Bond yields stepped lower and Brent crude fell after US President Donald Trump made clear he wants lower interest rates and cheaper oil.

The new US president outlined his message in a virtual presentation to the World Economic Forum in Davos, saying he wants Saudi Arabia and OPEC to intervene to bring out the price of oil and that he would demand interest rates to drop.

“Trump showed off his credentials as a low interest rates guy saying ‘I’ll demand that interest rates drop immediately. And likewise, they should be dropping all over the world. Interest rates should follow us all over’,” Bank of New Zealand senior markets strategist Jason Wong said in a note. “His comments saw Treasury yields nudge down, a weaker US dollar and lower oil prices.”

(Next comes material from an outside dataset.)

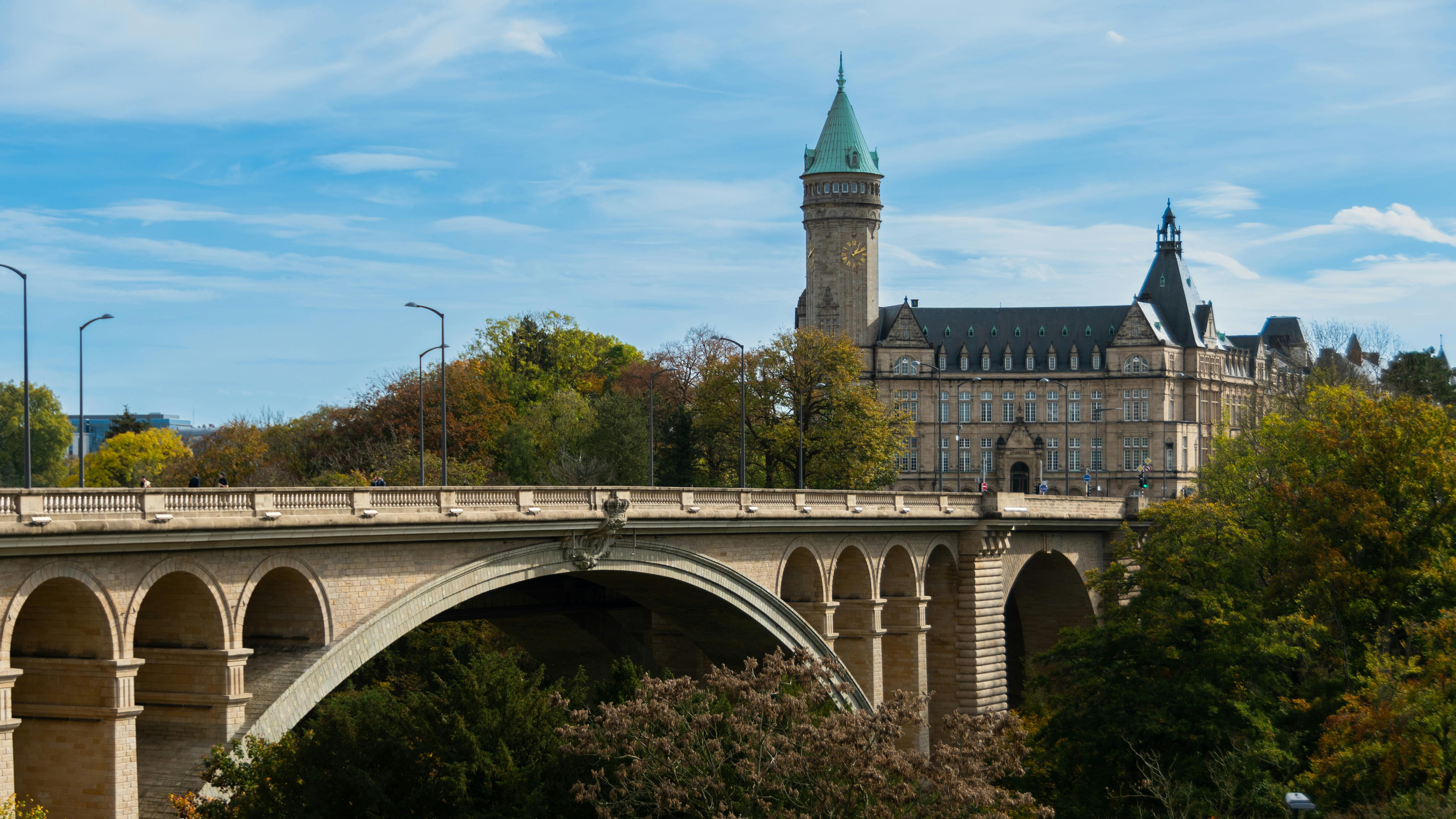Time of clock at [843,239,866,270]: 1:11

The kiwi dollar rose to 56.84 US cents at 7am in Auckland from 56.65 cents yesterday, while Brent crude oil futures slipped 0.5% to US$76.61 a barrel.

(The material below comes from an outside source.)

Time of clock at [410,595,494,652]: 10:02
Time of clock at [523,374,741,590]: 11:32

The New Zealand dollar traded at 88.61 yen from 88.65 yen yesterday as investors prepare for the Bank of Japan’s policy review, which is expected to see the monetary authority hike its key rate a quarter-point to 0.5%, its highest level in 17 years.

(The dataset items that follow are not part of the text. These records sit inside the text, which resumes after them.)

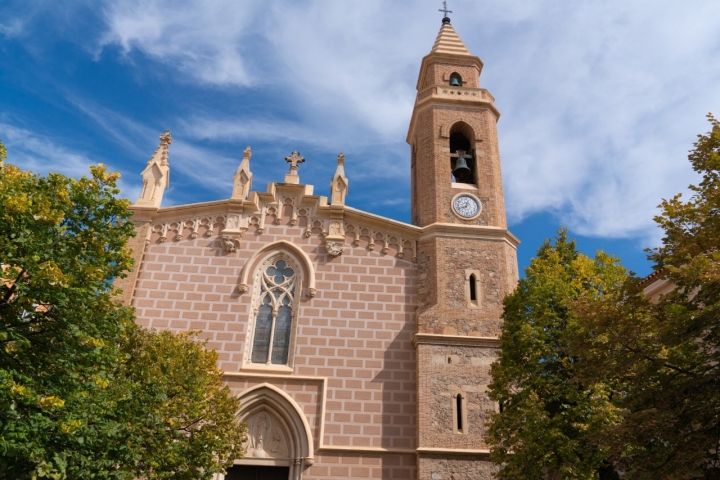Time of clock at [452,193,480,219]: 12:40
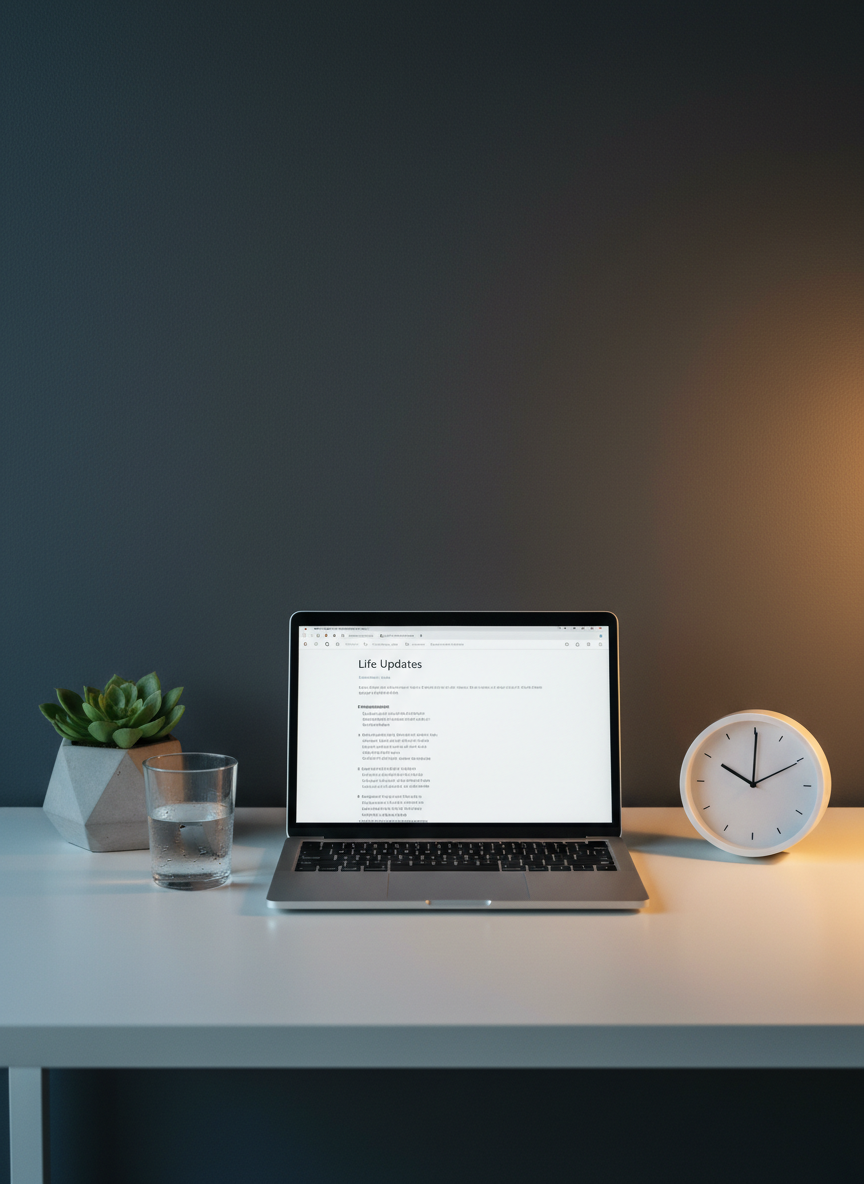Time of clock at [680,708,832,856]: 10:00
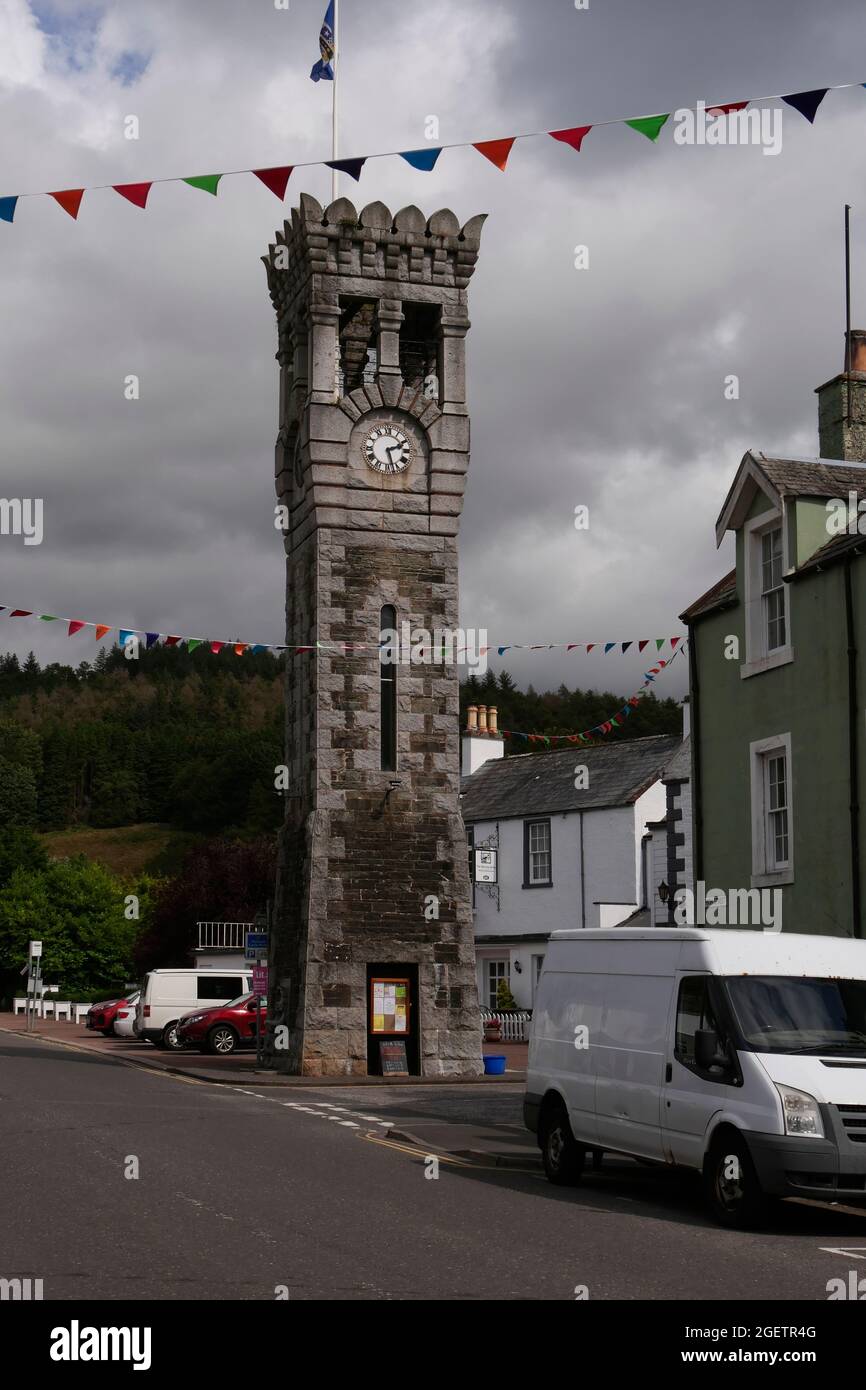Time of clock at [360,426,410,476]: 2:27
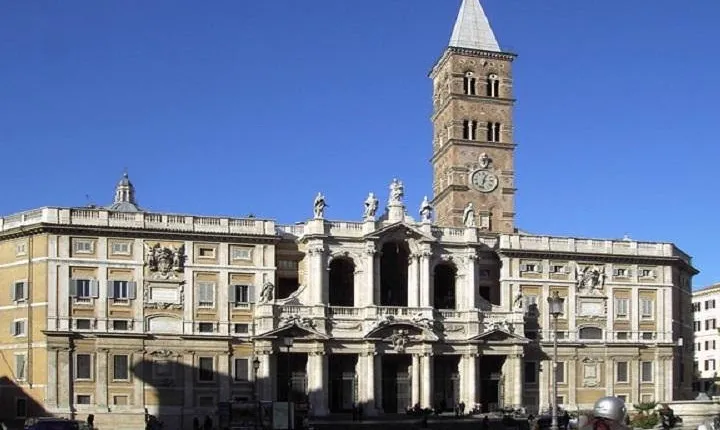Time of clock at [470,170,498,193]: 12:32
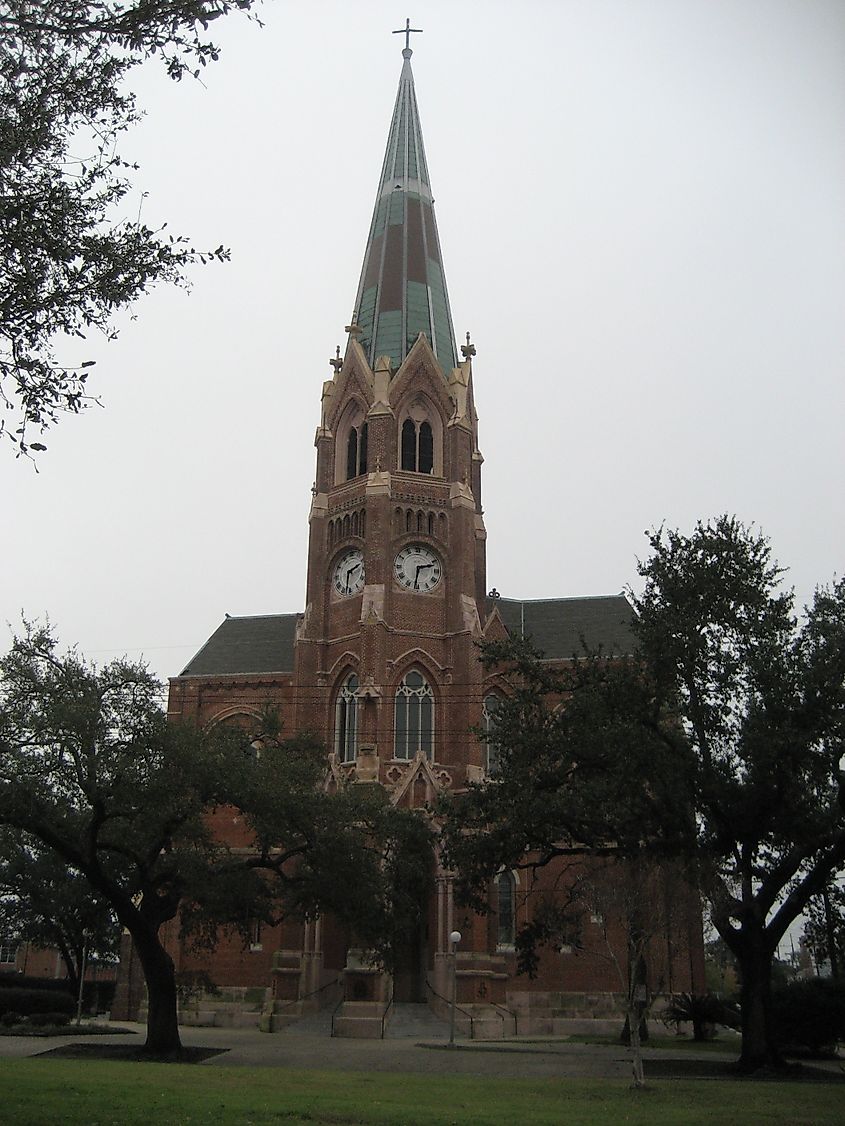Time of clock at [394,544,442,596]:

BNZ’s Wong said that won’t do much to change the fact that “real interest rates remain deeply negative” for the world’s fourth-biggest economy.

Norway’s Norges Bank kept its key rate at 4.5%, signalling another cut is likely in March, while Turkey’s central bank cut its one-week repo rate to 45% from 47.5%, following on from a reduction last month from 50%.

America First

Trump also renewed his message on tariffs, saying the only way to avoid them is for companies to make their products in the US.

Aluminium maker Alcoa slipped 3% after warning prospective tariffs will hit its competitiveness, while reporting a return to profit in the December quarter.

Stock markets were broadly stronger on both sides of the Atlantic, with the S&P 500 nudging up 0.2% in afternoon trading, and near an all-time high, while benchmark indices were also stronger in the UK, Germany and France.

American Airlines dropped 7.3% after forecasting a softer profit for 2025, following a weaker outlook from UK airline Easyjet yesterday, although GE Aerospace gained after beating analysts’ expectations, and United Airlines and Delta Air Lines both predicted profits for the start of the year with strong demand for winter travel to Europe, recovering business travel and firmer domestic fares.

Swedish private equity firm EQT – which took Metlifecare private in 2020 – reported a surge in fund exits in 2024, and said private markets were returning to their long-term trajectory.

Australian futures are pointing to a 0.2% gain for the S&P/ASX 200, while New Zealand’s S&P/NZX 50 index rose yesterday, snapping a three-day decline.